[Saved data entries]
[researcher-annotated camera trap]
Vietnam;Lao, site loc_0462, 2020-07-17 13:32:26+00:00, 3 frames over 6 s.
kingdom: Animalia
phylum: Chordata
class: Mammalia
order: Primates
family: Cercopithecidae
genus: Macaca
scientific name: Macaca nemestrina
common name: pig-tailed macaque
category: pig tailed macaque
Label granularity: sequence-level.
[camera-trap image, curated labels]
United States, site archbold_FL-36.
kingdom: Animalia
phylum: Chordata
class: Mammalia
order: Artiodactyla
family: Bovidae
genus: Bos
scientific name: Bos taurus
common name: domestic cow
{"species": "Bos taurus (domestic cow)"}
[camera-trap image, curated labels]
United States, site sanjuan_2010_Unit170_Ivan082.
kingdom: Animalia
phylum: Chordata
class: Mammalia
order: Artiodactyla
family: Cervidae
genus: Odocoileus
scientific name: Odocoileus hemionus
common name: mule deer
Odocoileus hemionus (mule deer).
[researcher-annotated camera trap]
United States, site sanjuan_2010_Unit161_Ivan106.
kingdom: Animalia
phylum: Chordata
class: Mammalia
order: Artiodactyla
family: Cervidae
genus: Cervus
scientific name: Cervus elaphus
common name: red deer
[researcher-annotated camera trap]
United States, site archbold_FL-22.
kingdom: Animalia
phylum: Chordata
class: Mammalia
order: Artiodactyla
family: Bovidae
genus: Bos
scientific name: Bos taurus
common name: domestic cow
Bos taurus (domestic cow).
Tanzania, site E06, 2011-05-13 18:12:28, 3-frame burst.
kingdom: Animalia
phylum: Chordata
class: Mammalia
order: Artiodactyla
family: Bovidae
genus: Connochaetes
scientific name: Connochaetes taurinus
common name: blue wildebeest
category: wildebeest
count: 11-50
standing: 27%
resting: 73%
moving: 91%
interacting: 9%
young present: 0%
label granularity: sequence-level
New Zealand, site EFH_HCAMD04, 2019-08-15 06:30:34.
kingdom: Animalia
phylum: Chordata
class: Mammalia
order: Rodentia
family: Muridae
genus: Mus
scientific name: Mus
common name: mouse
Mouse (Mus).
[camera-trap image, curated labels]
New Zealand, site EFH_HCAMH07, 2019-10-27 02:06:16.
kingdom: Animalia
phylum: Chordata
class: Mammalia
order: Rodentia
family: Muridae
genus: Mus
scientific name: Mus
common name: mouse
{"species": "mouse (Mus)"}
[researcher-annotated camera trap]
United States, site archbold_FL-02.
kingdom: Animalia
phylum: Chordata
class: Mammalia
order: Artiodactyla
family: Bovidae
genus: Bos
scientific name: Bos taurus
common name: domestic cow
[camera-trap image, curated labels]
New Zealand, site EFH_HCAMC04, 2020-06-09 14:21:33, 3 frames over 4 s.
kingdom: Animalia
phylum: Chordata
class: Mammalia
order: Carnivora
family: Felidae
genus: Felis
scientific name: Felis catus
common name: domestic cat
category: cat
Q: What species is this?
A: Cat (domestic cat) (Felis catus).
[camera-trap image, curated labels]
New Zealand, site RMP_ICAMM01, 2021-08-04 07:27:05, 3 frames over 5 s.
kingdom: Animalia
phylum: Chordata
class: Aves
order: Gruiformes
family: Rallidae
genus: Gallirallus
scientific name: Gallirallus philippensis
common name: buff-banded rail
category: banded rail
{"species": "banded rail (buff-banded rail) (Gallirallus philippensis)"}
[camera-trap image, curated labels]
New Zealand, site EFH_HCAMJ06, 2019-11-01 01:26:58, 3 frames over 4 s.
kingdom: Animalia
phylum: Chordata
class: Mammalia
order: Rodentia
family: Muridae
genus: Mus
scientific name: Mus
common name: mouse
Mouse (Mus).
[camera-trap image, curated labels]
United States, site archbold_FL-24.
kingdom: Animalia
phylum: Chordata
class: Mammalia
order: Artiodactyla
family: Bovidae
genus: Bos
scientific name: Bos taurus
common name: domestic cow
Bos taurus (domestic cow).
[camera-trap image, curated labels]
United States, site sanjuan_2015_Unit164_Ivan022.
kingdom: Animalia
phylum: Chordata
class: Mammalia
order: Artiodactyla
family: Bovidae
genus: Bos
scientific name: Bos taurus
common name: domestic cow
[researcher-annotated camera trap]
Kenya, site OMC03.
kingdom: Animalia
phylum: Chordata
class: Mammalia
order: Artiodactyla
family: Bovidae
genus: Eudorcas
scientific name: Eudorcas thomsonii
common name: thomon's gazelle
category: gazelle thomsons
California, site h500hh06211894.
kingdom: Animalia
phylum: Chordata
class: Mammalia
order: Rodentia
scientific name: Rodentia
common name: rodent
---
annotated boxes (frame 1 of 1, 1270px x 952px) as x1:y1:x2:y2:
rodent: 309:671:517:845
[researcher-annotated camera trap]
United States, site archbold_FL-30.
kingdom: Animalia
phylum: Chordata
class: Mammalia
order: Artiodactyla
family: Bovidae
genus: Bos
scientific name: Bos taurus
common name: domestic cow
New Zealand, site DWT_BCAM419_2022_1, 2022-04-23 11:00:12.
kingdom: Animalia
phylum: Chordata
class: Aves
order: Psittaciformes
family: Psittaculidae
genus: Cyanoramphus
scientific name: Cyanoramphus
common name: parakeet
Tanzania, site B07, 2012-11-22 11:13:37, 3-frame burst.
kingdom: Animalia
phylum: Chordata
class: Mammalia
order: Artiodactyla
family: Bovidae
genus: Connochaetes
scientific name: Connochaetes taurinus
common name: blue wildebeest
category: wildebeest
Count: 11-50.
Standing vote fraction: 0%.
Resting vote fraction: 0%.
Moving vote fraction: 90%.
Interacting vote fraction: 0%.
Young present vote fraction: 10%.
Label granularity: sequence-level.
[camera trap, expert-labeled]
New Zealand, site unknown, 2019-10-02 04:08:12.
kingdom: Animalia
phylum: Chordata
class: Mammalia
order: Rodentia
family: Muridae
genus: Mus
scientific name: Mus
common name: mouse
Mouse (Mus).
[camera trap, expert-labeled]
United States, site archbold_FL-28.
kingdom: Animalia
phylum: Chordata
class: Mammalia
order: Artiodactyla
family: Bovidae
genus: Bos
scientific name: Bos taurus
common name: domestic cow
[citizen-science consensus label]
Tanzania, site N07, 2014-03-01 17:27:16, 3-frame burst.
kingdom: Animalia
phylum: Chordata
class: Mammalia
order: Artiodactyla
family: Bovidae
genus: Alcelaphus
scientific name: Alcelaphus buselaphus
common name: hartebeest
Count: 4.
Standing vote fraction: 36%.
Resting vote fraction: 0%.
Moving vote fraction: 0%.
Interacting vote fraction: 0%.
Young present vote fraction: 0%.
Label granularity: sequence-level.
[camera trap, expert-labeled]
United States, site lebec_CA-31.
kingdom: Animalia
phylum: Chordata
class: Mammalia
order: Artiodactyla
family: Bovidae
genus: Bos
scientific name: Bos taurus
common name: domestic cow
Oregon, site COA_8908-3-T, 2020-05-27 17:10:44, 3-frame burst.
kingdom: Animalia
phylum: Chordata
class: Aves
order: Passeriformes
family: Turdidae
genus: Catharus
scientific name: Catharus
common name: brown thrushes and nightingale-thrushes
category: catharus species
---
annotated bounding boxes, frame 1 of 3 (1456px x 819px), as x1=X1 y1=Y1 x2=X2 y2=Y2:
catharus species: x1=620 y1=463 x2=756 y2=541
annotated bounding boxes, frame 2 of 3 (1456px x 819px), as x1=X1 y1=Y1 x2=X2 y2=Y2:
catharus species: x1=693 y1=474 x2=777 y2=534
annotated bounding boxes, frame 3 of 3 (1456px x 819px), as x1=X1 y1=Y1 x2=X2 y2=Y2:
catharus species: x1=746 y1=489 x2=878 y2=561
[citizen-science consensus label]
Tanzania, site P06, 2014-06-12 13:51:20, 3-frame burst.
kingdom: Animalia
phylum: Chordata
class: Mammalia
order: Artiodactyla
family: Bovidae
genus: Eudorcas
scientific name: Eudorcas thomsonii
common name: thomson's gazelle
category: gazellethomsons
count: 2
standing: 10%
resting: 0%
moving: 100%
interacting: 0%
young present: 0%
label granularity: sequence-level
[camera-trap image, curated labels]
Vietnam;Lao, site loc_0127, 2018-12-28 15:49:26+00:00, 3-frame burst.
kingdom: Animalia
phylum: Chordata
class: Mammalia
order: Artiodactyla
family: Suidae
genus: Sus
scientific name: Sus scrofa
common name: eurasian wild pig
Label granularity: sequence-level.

- Exercise
Repeat the records above line by line, from the first line through the line that contains "common name: pig-tailed macaque".

- Reply to the task
[researcher-annotated camera trap]
Vietnam;Lao, site loc_0462, 2020-07-17 13:32:26+00:00, 3 frames over 6 s.
kingdom: Animalia
phylum: Chordata
class: Mammalia
order: Primates
family: Cercopithecidae
genus: Macaca
scientific name: Macaca nemestrina
common name: pig-tailed macaque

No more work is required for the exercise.